Last week we wrote about some of the suspicious activity we had noted in the stock market and how former presidential candidate Mike Huckabee made comments on that activity. This week we want to expand on that theme as we believe most investors are unaware how they may be at a distinct disadvantage when investing in our stock market.
One of the more egregious forms of manipulation has been naked short selling. Short selling is a legal strategy that involves borrowing shares of stock from someone, selling it, buying it back, and returning the shares to the lender. The strategy is to sell high and buy low rather than buy low and sell high. The naked short seller does not bother to borrow the stock, they just sell it, diluting the number of shares outstanding. The more supply usually the cheaper the asset.
You may recall that a couple of times this year the SEC jumped in and said in order to short specific financial institutions, it was a requirement that the shares be pre-borrowed. Previously the institutional short seller just had to tell his broker that he knew where the borrowable shares were (retail clients have to depend on their broker to find the shares and if they can’t, the trade cannot be done). After these changes were announced the shares of these financial institutions firmed significantly. When the constraints were removed the stocks dropped again.
What is puzzling to me is that the SEC was changing the rules that were essentially already in place, they apparently did not enforce those rules. At least that is what many seem to think . Jim Cramer is an ex-hedge fund manager who has a show on CNBC called “Mad Money.” He has constantly leveled criticism at the Fed, and the SEC for not being in front of several issues. He claims that those institutions are filled with academicians and attorneys who have never managed money or worked in the industry. The Treasury does appear to be the follow on career move for Goldman Sachs officers.
Last week Cramer, as he likes to be called, described in detail how the short sellers were able to manipulate the price and news flow of the stocks of some of our major financial institutions. He claims that this process brought down Bear Stearns and Lehman Brothers and nationalized Freddie Mac and Fannie Mae. Here is a link (Cramer's Short Circuit) to his describing of this process. It is a 13 minute clip and his description of the process starts at minute four. I think for any investor it is a must listen to.

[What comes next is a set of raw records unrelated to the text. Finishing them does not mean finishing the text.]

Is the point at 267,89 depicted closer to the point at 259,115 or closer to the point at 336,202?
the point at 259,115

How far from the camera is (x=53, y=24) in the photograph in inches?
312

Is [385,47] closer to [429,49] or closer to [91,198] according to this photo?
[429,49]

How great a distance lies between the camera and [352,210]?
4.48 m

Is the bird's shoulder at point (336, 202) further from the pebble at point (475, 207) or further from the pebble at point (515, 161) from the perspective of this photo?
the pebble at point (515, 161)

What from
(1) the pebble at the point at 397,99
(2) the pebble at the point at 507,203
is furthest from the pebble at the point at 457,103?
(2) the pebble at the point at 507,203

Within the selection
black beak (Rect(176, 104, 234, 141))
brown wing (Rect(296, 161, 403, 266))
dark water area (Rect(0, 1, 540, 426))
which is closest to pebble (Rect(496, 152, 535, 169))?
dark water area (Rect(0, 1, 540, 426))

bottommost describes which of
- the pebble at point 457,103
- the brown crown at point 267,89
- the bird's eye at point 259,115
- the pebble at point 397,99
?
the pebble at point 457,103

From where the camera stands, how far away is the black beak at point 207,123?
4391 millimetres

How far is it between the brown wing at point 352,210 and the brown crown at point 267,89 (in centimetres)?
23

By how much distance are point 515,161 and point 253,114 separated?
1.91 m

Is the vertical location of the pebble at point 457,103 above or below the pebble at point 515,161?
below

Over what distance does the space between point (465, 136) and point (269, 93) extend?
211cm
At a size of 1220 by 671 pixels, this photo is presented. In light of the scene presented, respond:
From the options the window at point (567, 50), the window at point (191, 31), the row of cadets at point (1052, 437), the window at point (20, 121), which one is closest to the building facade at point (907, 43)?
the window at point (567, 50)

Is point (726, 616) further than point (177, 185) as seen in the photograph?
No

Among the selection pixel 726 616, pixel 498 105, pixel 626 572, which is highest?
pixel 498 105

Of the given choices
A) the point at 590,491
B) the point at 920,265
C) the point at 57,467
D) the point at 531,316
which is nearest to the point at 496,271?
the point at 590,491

We have heard that if we not only stop the abusive naked short selling and also reinstitute the uptick rule (the uptick rule allows you to short a stock only when the stock ticks up in price, it prevents bear raids and is also mentioned in the clip) we could have a sizable rally in the stock market. We definitely do need a cleaning up of Wall Street and hopefully if you get a chance to watch the clip you will be a little more enlightened about how some things work there. We imagine this will be a priority for the next administration. We think as a country it is important to revere the financial industry as so much rides on the investor confidence. Unfortunately it appears to us that some felt personal gain was worth compromising our financial system. As we said last week if the investigation trail whiffs of terrorism, something needs to be done about this in a hurry.
What we hope to see come out of this mess is those who violated securities laws are thoroughly prosecuted and penalties put in place to deter future abuse. A $1million fine to someone who made $20 or $30 million is the cost of doing business and not a deterrence. We feel what we do not need is more regulation (remember the paperwork to open your last brokerage account?) but strict enforcement of the laws that are already in place. We also would like to see like to see all the naked shorts (also called counterfeit shares) have to be covered as the SEC rules indicate combine that with the reinstitution of the uptick rule and you might have the Dow above 10,000 again. Remember those days?